All kinds of coalitions add up when you do the maths on the next government
Published 02/06/2014 | 02:30
FORMING the next government will above all else be a game of 79-plus. It's worth keeping that in mind when you hear all these declarations that Sinn Fein wouldn't go with Fine Gael, Fianna Fail wouldn't go with Sinn Fein, and you'll never see Fianna Fail and Fine Gael in coalition.
These declarations may influence voting, but in the end it will be about simple Dail arithmetic.
There are 158 seats in the new Dail which we expect will be elected in spring 2016 – if not earlier.
The grouping that can get 79 seats and poach a Ceann Comhairle from the ranks of the others has a government. They would, of course, like a cushion of quite a few more seats – but 79-plus is enough.
Many people with a keen interest in politics believe that the next election, due within 22 months at the latest, will be an absolute humdinger.
At this stage the outcome is extremely difficult to predict because of the many new factors emerging from the local and European elections: the heavy reverse for Labour; the rampant rise of independents; the revival of Fianna Fail; the serious depletion of Fine Gael's stock; the return of the Green Party; and, above all, the rise and rise of Sinn Fein.
Some or all of these factors will play a role in forming the next government.
The least likely outcome of the next general election will be another election.
There will be enough seasoned political leaders to sit and work with whatever permutation the voters give them. It is the politicians' obligation to form as stable a government as possible and work with what they have.
We can depend on the fact that a government will emerge from even the zaniest Dail – and given the shift in our political culture an unlikely looking coalition would have an extremely good chance of working.
So, cue a statement you could well hear more than once in spring/early summer 2016. "It is true that we said we could never share government with 'party X'. But the voters have given us this result.
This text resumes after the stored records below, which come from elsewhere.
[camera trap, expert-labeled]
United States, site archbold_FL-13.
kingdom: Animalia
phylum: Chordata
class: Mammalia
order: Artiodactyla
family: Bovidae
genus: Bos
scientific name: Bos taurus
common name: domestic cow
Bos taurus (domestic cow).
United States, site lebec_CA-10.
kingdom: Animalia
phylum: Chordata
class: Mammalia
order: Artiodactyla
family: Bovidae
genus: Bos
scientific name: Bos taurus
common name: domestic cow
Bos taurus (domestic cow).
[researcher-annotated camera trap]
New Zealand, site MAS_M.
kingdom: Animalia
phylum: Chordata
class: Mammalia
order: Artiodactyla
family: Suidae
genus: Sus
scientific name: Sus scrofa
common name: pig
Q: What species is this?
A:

They would not thank us for shrinking from our duty now to provide stable government. We in 'party Y' have always put the country first."
In saying all of this, I am not accusing our politicians of dishonesty but merely trying to say this is the way things look right now. I believe politicians' statements about coalition preferences, and the difficulties they would face in dealing with one another, are honest and correct.
But an election result will bring its own realities and demands.
If yet another election is the least likely outcome of the next one, a single-party government comes next on the unlikely outcomes list. But don't let our experience of coalitions for the past 40 years allow us to totally rule it out.
Fianna Fail came very close to an overall majority in May 2002, and Fine Gael looked set to do it at one stage in the last campaign in February 2011.
There is also the prospect of a single party putting together a minority government with the external support of a smaller grouping.
Next up is the likely pivotal role of Sinn Fein. If they can just hold what they have they could well be in coalition and all their post-election statements show they are keen to do it.
SF president Gerry Adams has utterly downplayed the prospect of allying with Fine Gael. And Fine Gael has always made it clear that they would not like to do business with SF. But let's just file this one under "a very difficult option" and keep that 79-plus coda in mind.
So, what of Fianna Fail? They have their continuing difficulties but their stock is rising.
Party leader Micheal Martin wants to avoid talk of coalition with Sinn Fein. Others in FF take a more pragmatic view and an FF-SF coalition would be put together a lot easier than many people think.
Let's not write out a much-battered Labour from our scenarios. Odds are they will be in the next Dail and could well be called upon to provide a third leg to a three-legged coalition.
The same could be said of the Green Party who played such a role with disastrous results for themselves in 2007-2011.
In this regard we must also watch the growth of independents in Irish politics. Experienced operators such as Catherine Murphy and Finian McGrath could help them carve out a government role post-2016 either with or without a presence in cabinet.
But what of the coalition option that dare not speak its name: Fine Gael-Fianna Fail? Ironically, this is the least likely of all simply because these are two extremely similar political organisations determinedly in the business of staying in business.
But our 79-plus rule applies even here also – though we would rate it as a harder option than even FG-SF.
Many people within FF and FG agree that coalition would signal an inevitable merger.
Now, would that be such a calamitous outcome?